Experience

Engineering Development Group Intern | MathWorks

June 2022 - August 2022
Manager : Dr. Keith Martin

  • Worked on creating and refactoring tests for the PID simulink block.
  • Achieved a significant reduction in overall testing time and number of libraries used while maintaining a code coverage of 91.5%
  • Tested the control systems tuner app and fixed bugs
  • Integrated several MATLAB control systems tools within the Robot Operating System (ROS) framework for a UAV

Research Assistant | University of Michigan

September 2021 - Present
Research Supervisor : Dr. Vasileios Tzoumas

  • Research Intern at the Intelligent Robotics and Autonomy Lab
  • Researched on the applications of koopman operator to speed up learning and combinatorial optimization algorithms.
  • Working on the design of a safe active learning controller based on Koopman theory

Robotics Intern | ARTPARK

June 2021 - July 2021
Research Supervisor : Dr. Mukunda Bharatheesha

  • Worked on Coverage Path Planning for a robot performing janitorial tasks in a confined area
  • Worked on ROS Service creation for the Coverage Path Planning module
  • Worked with the MoveIt! package for cartesian planning and manipulation tasks such as pick-and-place

Research Intern | Indian Institute of Science

Jan 2021 - May 2021
Research Supervisor : Dr. Radhakant Padhi

  • Research Intern at the Integrated Control Guidance & Estimation Lab
  • Designed an optimal controller for effective radiotherapy using Model Predictive Static Programming (MPSP) for impulsive systems.
  • Designed a new unscented optimal control technique to deal with uncertainty in system parameters.
  • Applied the new technique on the Lotka-Volterra model.

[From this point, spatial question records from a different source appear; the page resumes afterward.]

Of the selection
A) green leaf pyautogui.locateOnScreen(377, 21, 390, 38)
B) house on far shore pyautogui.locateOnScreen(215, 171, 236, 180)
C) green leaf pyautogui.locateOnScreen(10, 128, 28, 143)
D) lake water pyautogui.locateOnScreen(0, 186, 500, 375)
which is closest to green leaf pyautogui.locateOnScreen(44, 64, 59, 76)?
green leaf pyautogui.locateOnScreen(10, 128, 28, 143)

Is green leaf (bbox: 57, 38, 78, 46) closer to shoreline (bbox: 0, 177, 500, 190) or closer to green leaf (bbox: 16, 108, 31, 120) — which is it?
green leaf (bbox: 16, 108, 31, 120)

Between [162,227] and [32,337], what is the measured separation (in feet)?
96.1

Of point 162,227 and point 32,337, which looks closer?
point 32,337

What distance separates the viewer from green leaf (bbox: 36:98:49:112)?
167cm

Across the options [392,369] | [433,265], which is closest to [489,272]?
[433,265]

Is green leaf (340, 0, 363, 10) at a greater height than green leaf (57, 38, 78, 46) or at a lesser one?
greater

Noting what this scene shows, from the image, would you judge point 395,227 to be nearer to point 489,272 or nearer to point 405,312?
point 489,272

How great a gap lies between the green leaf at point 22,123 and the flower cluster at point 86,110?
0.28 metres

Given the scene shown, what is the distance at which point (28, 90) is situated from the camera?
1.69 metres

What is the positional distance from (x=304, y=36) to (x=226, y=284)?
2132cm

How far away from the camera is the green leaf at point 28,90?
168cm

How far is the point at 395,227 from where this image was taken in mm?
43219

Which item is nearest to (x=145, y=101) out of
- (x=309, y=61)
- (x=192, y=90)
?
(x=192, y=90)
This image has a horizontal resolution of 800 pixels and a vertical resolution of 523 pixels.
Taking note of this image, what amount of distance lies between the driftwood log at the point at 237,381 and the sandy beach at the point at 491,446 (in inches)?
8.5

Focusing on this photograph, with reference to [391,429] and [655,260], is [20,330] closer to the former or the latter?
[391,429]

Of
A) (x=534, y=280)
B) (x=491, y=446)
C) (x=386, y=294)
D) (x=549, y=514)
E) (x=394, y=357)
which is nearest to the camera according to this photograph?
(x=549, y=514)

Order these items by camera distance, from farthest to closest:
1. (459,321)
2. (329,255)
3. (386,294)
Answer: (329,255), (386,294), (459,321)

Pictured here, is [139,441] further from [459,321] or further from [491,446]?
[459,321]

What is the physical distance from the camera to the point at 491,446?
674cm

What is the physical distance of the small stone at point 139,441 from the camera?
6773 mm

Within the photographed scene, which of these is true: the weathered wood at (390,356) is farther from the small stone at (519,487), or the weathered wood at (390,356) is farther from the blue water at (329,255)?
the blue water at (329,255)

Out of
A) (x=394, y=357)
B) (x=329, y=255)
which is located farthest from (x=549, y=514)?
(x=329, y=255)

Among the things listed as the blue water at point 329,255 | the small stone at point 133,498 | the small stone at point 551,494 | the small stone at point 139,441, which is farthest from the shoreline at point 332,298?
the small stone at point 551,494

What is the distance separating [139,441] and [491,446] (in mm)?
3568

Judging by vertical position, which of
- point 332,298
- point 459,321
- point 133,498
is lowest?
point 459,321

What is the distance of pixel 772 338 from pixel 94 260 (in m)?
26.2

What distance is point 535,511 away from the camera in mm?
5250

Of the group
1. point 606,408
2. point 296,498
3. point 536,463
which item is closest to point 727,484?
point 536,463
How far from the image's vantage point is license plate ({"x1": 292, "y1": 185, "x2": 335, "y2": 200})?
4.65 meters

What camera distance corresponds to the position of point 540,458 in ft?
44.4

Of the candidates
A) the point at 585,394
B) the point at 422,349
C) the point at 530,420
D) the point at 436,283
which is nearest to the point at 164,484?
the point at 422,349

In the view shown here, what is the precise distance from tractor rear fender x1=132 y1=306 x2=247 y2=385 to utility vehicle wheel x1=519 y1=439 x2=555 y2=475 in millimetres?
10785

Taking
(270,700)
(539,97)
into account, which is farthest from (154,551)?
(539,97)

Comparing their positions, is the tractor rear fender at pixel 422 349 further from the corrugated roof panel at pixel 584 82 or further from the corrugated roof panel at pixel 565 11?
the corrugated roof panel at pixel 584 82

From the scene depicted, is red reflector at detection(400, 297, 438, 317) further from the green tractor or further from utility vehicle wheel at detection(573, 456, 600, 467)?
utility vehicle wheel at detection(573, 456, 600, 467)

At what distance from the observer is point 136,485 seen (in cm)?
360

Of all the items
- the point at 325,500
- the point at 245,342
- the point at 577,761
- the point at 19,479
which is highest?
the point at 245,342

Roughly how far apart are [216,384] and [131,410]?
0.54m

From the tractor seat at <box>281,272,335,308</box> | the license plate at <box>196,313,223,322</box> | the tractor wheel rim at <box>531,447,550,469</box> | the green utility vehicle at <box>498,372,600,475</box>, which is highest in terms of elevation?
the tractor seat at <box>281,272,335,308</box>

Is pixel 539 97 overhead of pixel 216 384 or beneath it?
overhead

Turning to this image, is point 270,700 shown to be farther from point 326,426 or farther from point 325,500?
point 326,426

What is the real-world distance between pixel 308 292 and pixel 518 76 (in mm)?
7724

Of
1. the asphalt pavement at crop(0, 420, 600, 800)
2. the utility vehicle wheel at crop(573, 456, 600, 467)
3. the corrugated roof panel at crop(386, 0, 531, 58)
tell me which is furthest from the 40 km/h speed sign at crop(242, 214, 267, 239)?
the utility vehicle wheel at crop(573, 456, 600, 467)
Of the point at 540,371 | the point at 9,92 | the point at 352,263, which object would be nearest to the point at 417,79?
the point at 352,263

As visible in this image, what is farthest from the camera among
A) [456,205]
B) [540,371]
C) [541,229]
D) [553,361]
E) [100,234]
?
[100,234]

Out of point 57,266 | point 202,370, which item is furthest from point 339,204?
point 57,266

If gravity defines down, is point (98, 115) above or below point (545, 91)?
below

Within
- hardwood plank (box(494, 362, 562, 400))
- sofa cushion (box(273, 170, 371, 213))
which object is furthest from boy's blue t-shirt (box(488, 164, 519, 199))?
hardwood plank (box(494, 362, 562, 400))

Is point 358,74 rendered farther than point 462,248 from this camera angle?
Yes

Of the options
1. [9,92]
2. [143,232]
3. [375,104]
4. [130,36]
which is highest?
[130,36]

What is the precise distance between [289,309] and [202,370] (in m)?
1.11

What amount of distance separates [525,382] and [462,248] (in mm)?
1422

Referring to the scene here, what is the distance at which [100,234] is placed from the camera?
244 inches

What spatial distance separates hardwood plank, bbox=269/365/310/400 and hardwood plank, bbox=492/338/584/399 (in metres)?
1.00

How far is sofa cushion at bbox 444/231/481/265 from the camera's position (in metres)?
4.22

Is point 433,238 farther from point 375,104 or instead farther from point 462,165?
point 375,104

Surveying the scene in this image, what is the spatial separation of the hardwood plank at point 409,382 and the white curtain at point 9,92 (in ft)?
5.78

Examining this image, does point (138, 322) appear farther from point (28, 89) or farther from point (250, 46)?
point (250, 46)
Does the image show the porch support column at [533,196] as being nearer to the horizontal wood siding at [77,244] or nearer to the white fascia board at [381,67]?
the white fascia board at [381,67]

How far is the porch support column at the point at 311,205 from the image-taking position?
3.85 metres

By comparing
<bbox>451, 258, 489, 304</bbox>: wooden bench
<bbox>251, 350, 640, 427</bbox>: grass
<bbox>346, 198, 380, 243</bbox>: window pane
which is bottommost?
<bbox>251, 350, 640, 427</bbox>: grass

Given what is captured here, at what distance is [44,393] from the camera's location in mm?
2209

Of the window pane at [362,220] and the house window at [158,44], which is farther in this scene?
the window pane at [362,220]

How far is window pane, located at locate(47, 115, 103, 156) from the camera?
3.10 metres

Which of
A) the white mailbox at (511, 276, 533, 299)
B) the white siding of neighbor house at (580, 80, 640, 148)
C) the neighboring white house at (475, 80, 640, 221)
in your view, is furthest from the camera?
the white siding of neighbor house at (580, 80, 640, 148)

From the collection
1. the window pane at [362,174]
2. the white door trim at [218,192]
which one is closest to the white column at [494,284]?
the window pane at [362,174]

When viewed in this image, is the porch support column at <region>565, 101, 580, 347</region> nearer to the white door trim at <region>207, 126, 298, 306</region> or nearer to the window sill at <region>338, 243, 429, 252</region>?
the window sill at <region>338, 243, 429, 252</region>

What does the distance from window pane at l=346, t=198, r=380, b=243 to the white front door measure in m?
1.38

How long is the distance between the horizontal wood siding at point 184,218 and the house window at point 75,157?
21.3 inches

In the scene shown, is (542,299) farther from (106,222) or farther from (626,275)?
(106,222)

Research Intern | PES University

June 2019 - July 2020
Research Supervisor : Dr. Koshy George

  • Research Intern at the Centre for Intelligent Systems.
  • Designed neural network controllers for the identification and control of multiple nonlinear dynamical systems using BPA and OSLA algorithms on MATLAB.
  • Applied various Reinforcement Learning algorithms to control an Inverted Pendulum and compared their relative performances.